── DATA SUPPLIED ──

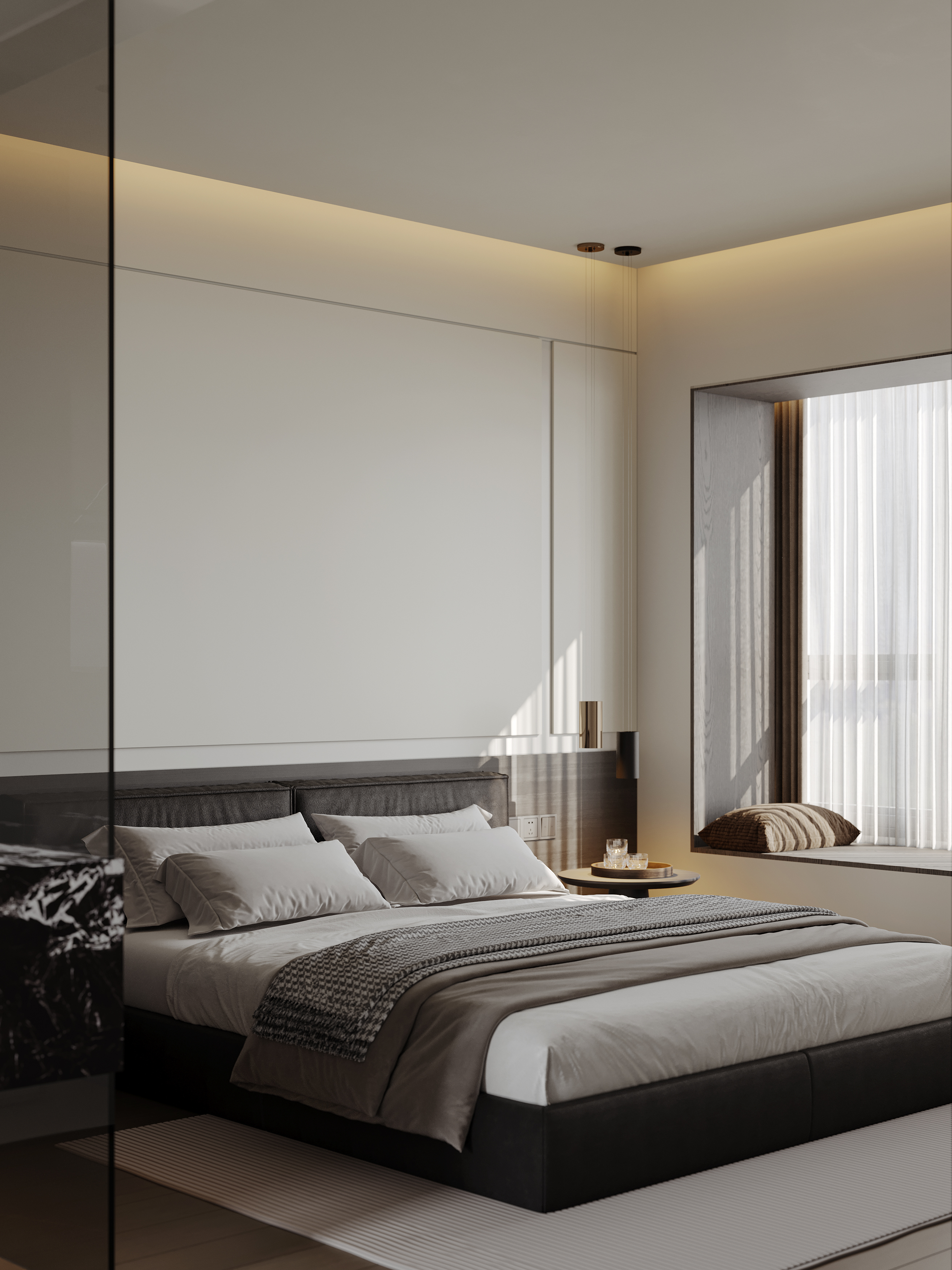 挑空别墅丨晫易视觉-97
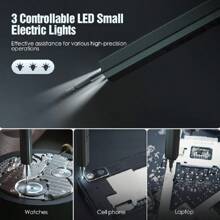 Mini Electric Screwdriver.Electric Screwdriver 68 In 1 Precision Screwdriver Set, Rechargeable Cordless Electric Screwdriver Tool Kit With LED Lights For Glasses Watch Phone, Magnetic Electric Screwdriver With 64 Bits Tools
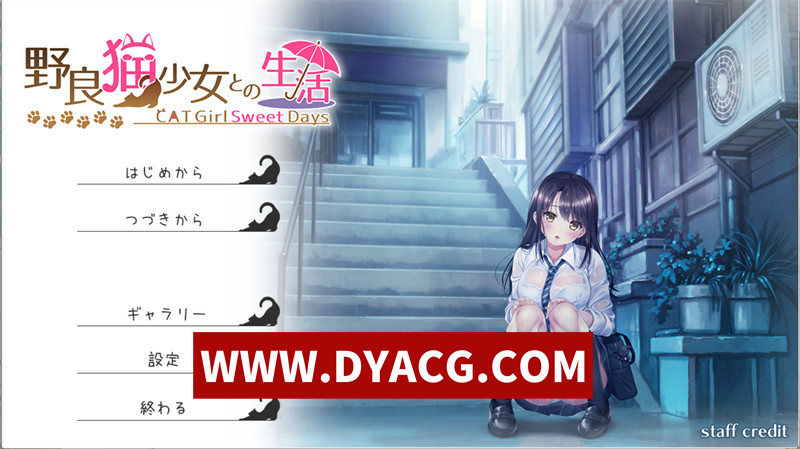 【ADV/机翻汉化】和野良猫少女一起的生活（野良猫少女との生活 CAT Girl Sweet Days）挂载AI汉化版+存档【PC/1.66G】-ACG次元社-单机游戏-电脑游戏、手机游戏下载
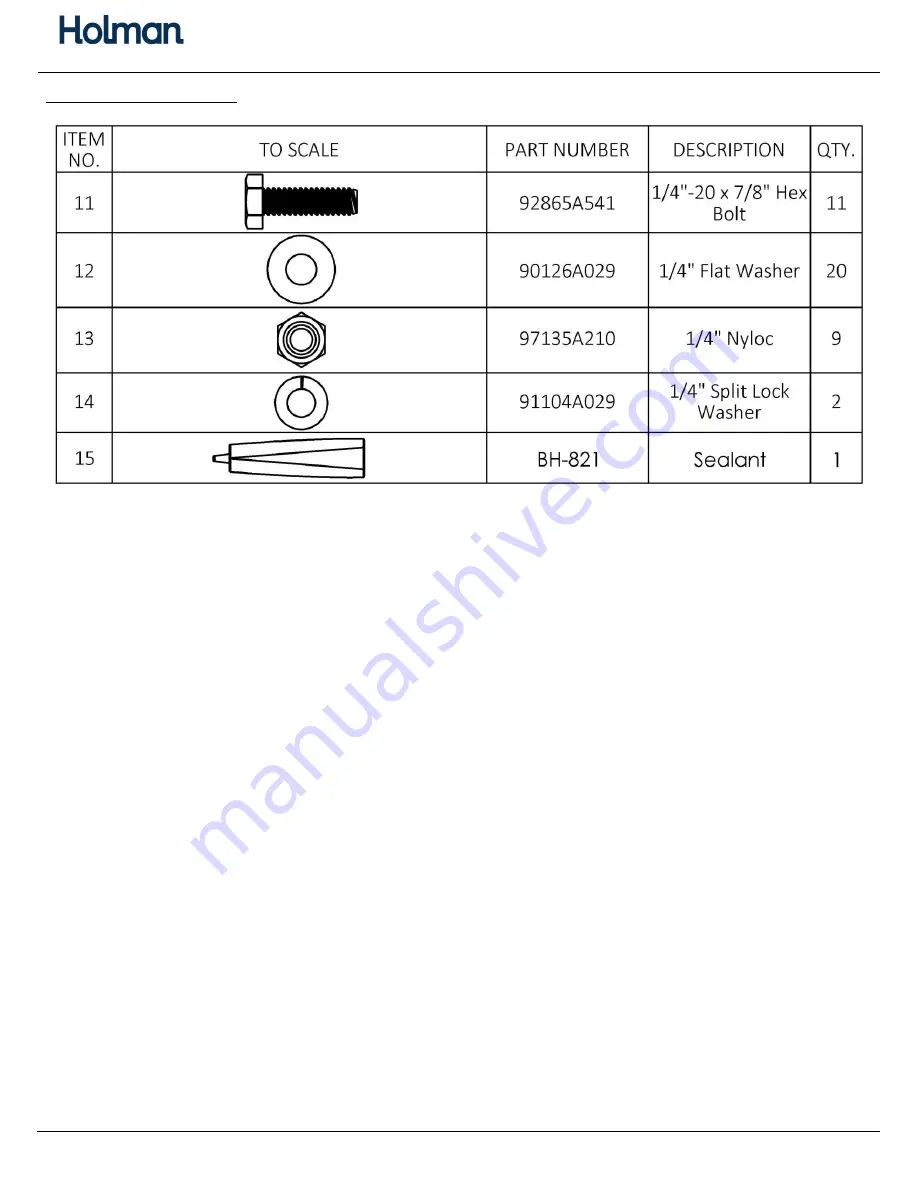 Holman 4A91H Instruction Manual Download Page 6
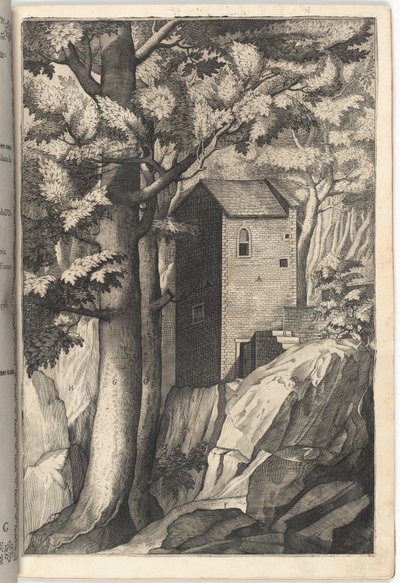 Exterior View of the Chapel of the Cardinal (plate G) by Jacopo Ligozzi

───

Please rewrite these lines with "Chapel" renamed to "Church" and nothing else changed, leaving out the pictures.

# REPLY TO THE TASK:
 挑空别墅丨晫易视觉-97
 Mini Electric Screwdriver.Electric Screwdriver 68 In 1 Precision Screwdriver Set, Rechargeable Cordless Electric Screwdriver Tool Kit With LED Lights For Glasses Watch Phone, Magnetic Electric Screwdriver With 64 Bits Tools
 【ADV/机翻汉化】和野良猫少女一起的生活（野良猫少女との生活 CAT Girl Sweet Days）挂载AI汉化版+存档【PC/1.66G】-ACG次元社-单机游戏-电脑游戏、手机游戏下载
 Holman 4A91H Instruction Manual Download Page 6
 Exterior View of the Church of the Cardinal (plate G) by Jacopo Ligozzi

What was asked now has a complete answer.